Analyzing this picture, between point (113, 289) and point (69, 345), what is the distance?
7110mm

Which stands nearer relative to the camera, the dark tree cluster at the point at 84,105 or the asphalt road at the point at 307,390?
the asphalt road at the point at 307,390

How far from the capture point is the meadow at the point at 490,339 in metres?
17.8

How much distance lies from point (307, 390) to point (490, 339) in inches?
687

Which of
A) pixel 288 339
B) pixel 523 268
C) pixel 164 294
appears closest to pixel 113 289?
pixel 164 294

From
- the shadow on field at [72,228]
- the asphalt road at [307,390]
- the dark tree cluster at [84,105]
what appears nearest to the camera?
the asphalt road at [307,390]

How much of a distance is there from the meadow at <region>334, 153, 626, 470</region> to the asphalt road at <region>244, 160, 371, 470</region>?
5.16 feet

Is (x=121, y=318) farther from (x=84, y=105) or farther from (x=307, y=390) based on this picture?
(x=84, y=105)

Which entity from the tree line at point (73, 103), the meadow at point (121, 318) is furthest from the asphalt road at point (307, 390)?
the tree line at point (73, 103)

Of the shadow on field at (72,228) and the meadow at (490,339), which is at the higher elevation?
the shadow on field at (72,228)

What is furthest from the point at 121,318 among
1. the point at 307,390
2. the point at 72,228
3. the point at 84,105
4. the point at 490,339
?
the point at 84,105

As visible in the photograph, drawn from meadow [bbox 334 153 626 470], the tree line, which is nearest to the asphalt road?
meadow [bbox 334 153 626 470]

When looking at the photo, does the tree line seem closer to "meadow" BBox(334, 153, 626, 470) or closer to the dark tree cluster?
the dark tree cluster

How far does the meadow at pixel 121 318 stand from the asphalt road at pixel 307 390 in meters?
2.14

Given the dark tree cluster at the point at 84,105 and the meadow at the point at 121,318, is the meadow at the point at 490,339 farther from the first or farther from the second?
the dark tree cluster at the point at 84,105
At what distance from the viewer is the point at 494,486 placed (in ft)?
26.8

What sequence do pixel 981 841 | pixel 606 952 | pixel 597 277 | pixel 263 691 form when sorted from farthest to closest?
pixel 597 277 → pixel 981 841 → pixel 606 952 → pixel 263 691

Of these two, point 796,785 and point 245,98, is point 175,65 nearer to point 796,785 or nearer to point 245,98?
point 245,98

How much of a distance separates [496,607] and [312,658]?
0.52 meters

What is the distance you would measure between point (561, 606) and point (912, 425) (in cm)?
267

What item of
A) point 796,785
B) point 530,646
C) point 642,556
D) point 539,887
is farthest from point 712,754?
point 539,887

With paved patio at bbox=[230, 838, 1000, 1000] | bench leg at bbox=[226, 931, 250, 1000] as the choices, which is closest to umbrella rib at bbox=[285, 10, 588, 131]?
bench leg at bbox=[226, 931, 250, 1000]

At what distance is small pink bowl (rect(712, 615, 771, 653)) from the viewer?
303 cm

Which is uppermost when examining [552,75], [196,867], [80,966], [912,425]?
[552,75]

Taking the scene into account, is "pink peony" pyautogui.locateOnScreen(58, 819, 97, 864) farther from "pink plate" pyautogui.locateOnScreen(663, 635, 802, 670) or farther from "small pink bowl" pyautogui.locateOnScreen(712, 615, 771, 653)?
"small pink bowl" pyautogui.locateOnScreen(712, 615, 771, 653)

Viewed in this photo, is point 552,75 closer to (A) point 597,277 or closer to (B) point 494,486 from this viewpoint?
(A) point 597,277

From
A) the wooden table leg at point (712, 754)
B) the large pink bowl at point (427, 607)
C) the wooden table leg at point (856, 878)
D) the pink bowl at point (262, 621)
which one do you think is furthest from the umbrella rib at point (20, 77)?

◆ ◆ ◆ ◆

■ **Exercise**: Above are the records; copy all of them exactly.

■ **Solution**:
Analyzing this picture, between point (113, 289) and point (69, 345), what is the distance?
7110mm

Which stands nearer relative to the camera, the dark tree cluster at the point at 84,105 or the asphalt road at the point at 307,390?
the asphalt road at the point at 307,390

How far from the capture point is the meadow at the point at 490,339 in metres?
17.8

How much distance lies from point (307, 390) to point (490, 339) in inches?
687

Which of
A) pixel 288 339
B) pixel 523 268
C) pixel 164 294
appears closest to pixel 113 289?
pixel 164 294

From
- the shadow on field at [72,228]
- the asphalt road at [307,390]
- the dark tree cluster at [84,105]
what appears nearest to the camera?
the asphalt road at [307,390]

How much of a distance is there from the meadow at <region>334, 153, 626, 470</region> to the asphalt road at <region>244, 160, 371, 470</region>?
5.16 feet

Is (x=121, y=318) farther from (x=84, y=105) or farther from (x=307, y=390) based on this picture?
(x=84, y=105)

Which entity from the tree line at point (73, 103), the meadow at point (121, 318) is furthest from the asphalt road at point (307, 390)?
the tree line at point (73, 103)

Of the shadow on field at (72,228) and the meadow at (490,339), which is at the higher elevation?
the shadow on field at (72,228)

What is furthest from the point at 121,318 among
1. the point at 307,390
2. the point at 72,228
3. the point at 84,105
4. the point at 490,339
?
the point at 84,105

As visible in the photograph, drawn from meadow [bbox 334 153 626 470], the tree line, which is nearest to the asphalt road?
meadow [bbox 334 153 626 470]

When looking at the photo, does the tree line seem closer to "meadow" BBox(334, 153, 626, 470) or closer to the dark tree cluster?
the dark tree cluster

How far does the meadow at pixel 121 318 stand from the asphalt road at pixel 307 390 in meters?
2.14

Given the dark tree cluster at the point at 84,105 and the meadow at the point at 121,318, is the meadow at the point at 490,339 farther from the first or farther from the second?
the dark tree cluster at the point at 84,105
At what distance from the viewer is the point at 494,486 placed (in ft)?
26.8

What sequence do pixel 981 841 | pixel 606 952 | pixel 597 277 | pixel 263 691 form when sorted from farthest to closest?
pixel 597 277 → pixel 981 841 → pixel 606 952 → pixel 263 691

Of these two, point 796,785 and point 245,98, is point 175,65 nearer to point 796,785 or nearer to point 245,98?
point 245,98

How much of a distance separates [496,607] and [312,658]?
0.52 meters

What is the distance you would measure between point (561, 606) and point (912, 425) (in cm)?
267

What item of
A) point 796,785
B) point 530,646
C) point 642,556
D) point 539,887
is farthest from point 712,754?
point 539,887

With paved patio at bbox=[230, 838, 1000, 1000] | bench leg at bbox=[226, 931, 250, 1000] as the choices, which is closest to umbrella rib at bbox=[285, 10, 588, 131]?
bench leg at bbox=[226, 931, 250, 1000]

At what distance is small pink bowl (rect(712, 615, 771, 653)) from the viewer?
303 cm

Which is uppermost when examining [552,75], [196,867], [80,966], [912,425]?
[552,75]

Taking the scene into account, is "pink peony" pyautogui.locateOnScreen(58, 819, 97, 864) farther from "pink plate" pyautogui.locateOnScreen(663, 635, 802, 670) or farther from "small pink bowl" pyautogui.locateOnScreen(712, 615, 771, 653)?
"small pink bowl" pyautogui.locateOnScreen(712, 615, 771, 653)

Viewed in this photo, is point 552,75 closer to (A) point 597,277 or closer to (B) point 494,486 from this viewpoint?
(A) point 597,277

From
A) the wooden table leg at point (712, 754)
B) the large pink bowl at point (427, 607)
C) the wooden table leg at point (856, 878)
D) the pink bowl at point (262, 621)
which one do you think is furthest from the umbrella rib at point (20, 77)?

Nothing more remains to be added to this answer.